*SELECTED EXTRACT*.
"""
'All in Time': Newport Beach Review
Love of roots rock meets lo-fi magic realism in a Pennsylvania-set comic drama.
In the music-fueled comedy All in Time, a Manhattan investment banker flies the corporate coop, returning to his Pennsylvania hometown to manage his favorite band. The “follow your bliss” setup might be the latest variation on a very old song, but filmmakers Chris Fetchko and Marina Donahue find a fresh hook, one that combines a charmingly no-tech sci-fi twist with a resounding affection for straight-ahead rock ’n’ roll.
Though the first-time writer-directors don’t entirely avoid awkward patches or clunky dialogue, especially in the early sequences, they find a winning balance between high concept and downhome sensibility. Using a mix of low-key magic realism and relatable characters, they offer convincing, unpredictable solutions to standard movie-formula dilemmas over the work-life balance.
Sean Modica brings an Everyguy quality to the role of Charlie, who’s first seen in suit and tie, wistfully listening to a busker before returning to his gray cubicle. The year is 1996, back in the music business’s pre-Internet, pre-Great Recession era. The recent period setting is crucial to the movie’s old-school vision (and its low budget). The filmmakers also mine it for subtle humor, as when Charlie’s mother bemoans his having turned his back on the “job stability” at Lehman Brothers to pursue his dream.
"""
*SOURCE DATA*.
"""
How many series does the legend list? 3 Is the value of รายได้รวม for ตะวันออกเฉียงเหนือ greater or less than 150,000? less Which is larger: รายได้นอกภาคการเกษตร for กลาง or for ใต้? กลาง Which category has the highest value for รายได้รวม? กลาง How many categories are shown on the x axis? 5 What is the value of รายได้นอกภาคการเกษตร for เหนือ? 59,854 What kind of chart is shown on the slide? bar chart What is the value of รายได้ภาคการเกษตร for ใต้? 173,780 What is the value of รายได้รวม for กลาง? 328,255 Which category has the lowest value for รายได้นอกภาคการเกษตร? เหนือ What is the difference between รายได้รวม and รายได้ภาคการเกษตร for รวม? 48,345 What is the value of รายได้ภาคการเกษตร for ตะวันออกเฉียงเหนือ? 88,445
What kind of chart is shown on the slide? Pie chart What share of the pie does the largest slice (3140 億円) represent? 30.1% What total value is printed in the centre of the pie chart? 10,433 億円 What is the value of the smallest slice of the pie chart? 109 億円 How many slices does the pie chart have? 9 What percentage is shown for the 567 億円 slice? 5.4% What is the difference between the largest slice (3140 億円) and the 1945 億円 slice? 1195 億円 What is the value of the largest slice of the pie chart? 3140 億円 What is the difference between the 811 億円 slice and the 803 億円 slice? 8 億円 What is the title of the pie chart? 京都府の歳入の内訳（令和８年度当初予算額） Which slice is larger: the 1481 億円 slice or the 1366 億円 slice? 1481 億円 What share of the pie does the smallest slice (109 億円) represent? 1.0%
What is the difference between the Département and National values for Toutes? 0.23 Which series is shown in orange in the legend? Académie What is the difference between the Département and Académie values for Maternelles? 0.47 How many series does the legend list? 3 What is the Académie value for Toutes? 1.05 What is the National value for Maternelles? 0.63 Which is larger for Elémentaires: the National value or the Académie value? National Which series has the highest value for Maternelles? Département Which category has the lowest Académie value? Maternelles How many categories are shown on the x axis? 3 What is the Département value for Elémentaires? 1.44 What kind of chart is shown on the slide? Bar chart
"""
*STUDY QUESTIONS*.
#1 Rewrite the film review between "Sean Modica brings" and "pursue his dream.", inclusive, with "busker" changed to "street musician".
#2 Condense the paragraph of the film review that begins "Though the first-time writer-directors" into a shorter version that keeps its main points.
#3 Write what comes next in the film review, picking up after its final sentence.
The data plays no part in any of this.

*SOLVED TASKS*.
#1
Sean Modica brings an Everyguy quality to the role of Charlie, who’s first seen in suit and tie, wistfully listening to a street musician before returning to his gray cubicle. The year is 1996, back in the music business’s pre-Internet, pre-Great Recession era. The recent period setting is crucial to the movie’s old-school vision (and its low budget). The filmmakers also mine it for subtle humor, as when Charlie’s mother bemoans his having turned his back on the “job stability” at Lehman Brothers to pursue his dream.

#2 The first-time writer-directors stumble at times with awkward patches and clunky dialogue, mostly early on. Still, they balance high concept with a downhome sensibility, and their low-key magic realism and relatable characters produce convincing, unpredictable answers to formulaic work-life dilemmas.

#3
The dream, such as it is, plays out with hard work and little money as Charlie and his devoted intern, Clark (Jean-Luc Bilodeau), try to get Wilkes-Barre faves the Damnsels to the next level. With one hit and one major tour behind them, they’re 15 years into a career that has stalled on the local club circuit — all of which rings potently true. On the other hand, the indifference of the band’s songwriter-guitarist, Glen (Josh Burrow) — the only Damnsel who gets any attention as a character — feels forced and flat. Bitter over the “suits” who nixed the album he considers his personal best, Glen has one foot out the door, throwing the inevitable monkey wrench into Charlie and Clark’s plans for a concert featuring long-anticipated new material. Their last-ditch marketing hook for the show is a “time traveler” theme, inviting people to don duds from the rock era of their choosing. In a simple, affecting twist, some of those rock T-shirts on concertgoers might actually be from the future.
Glen’s desire to spend more time with his daughter dovetails with the standoff that develops between Charlie and his girlfriend, Rachel (Vanessa Ray, of the cop series Blue Bloods), who’s tired of competing with the band for his time and attention. Like most of the film’s characters, she’s represents an idea rather than flesh-and-blood complexity. Even so, her own career struggles make her more than the typical perennially slighted significant other.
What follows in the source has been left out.